Problem to work on:
Edit the material between the lines holding "channels: SDO/AIA 304" and "Job 1: search for", inclusive, changing "sunspot-region" to "active-region" and leaving everything else as it stands. Return only those lines.

Task data:
====

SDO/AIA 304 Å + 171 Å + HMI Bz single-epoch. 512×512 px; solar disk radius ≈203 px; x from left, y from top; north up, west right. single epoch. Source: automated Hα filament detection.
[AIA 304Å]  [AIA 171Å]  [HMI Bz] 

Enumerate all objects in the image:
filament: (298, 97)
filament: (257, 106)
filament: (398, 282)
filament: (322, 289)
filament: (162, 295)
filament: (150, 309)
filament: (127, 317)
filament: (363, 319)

====

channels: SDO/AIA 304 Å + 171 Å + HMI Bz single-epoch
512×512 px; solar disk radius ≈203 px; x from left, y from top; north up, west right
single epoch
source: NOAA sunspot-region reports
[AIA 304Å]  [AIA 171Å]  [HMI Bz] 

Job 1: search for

====

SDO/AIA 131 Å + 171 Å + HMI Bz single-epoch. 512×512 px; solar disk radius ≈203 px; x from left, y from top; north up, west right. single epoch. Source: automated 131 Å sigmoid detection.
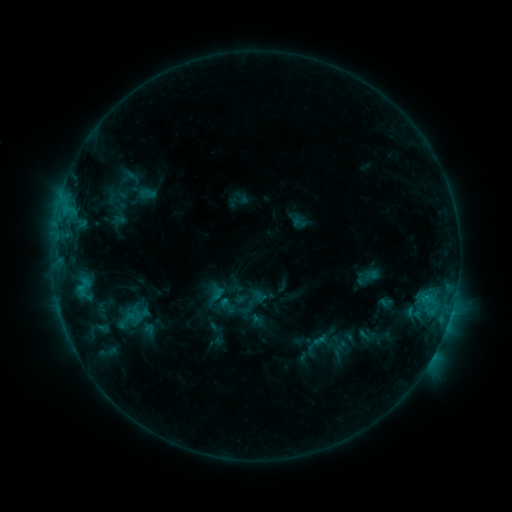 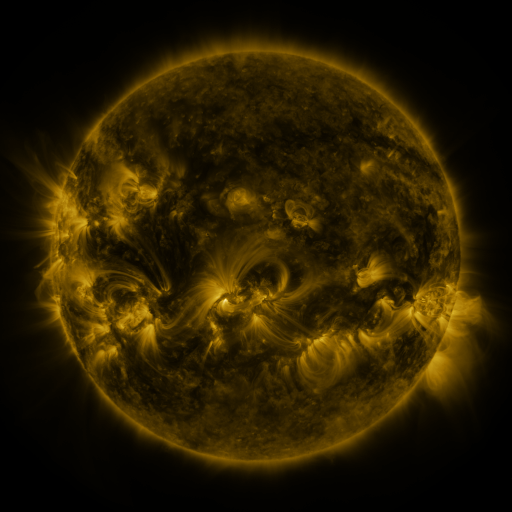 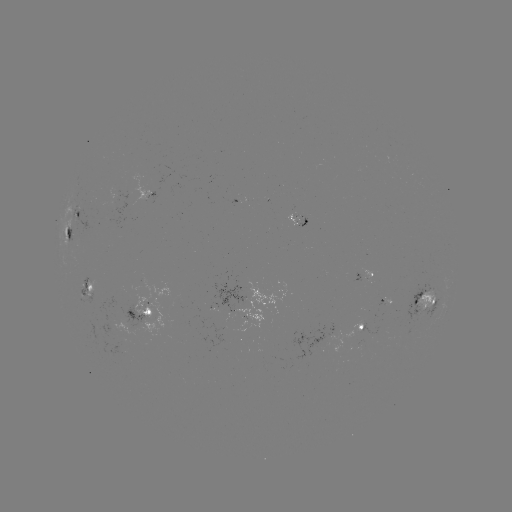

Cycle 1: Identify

====

Solution to this exercise:
channels: SDO/AIA 304 Å + 171 Å + HMI Bz single-epoch
512×512 px; solar disk radius ≈203 px; x from left, y from top; north up, west right
single epoch
source: NOAA active-region reports
[AIA 304Å]  [AIA 171Å]  [HMI Bz] 

Job 1: search for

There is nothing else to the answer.